**Data listing:**

- - - - - - -

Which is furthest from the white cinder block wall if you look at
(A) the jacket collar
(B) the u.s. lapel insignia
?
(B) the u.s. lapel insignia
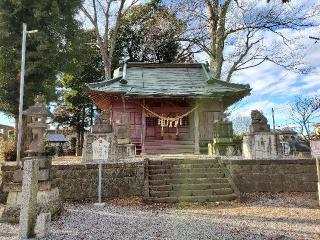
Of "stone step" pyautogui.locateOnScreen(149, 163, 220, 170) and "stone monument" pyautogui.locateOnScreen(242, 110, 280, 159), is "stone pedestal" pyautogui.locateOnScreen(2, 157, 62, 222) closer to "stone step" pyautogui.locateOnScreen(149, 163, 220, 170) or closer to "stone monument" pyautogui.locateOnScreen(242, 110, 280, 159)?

- - - - - - -

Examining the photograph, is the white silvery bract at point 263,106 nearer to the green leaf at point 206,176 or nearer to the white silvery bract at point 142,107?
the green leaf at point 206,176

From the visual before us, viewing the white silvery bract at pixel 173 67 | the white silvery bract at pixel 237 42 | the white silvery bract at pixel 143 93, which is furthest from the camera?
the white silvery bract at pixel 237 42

- - - - - - -

**Exercise:** Copy out again the lines between the one holding "Which is furthest from the white" and the one holding "110, 280, 159)?", with both of those lines included. Leave the pictures out.

**Solution:**
Which is furthest from the white cinder block wall if you look at
(A) the jacket collar
(B) the u.s. lapel insignia
?
(B) the u.s. lapel insignia
Of "stone step" pyautogui.locateOnScreen(149, 163, 220, 170) and "stone monument" pyautogui.locateOnScreen(242, 110, 280, 159), is "stone pedestal" pyautogui.locateOnScreen(2, 157, 62, 222) closer to "stone step" pyautogui.locateOnScreen(149, 163, 220, 170) or closer to "stone monument" pyautogui.locateOnScreen(242, 110, 280, 159)?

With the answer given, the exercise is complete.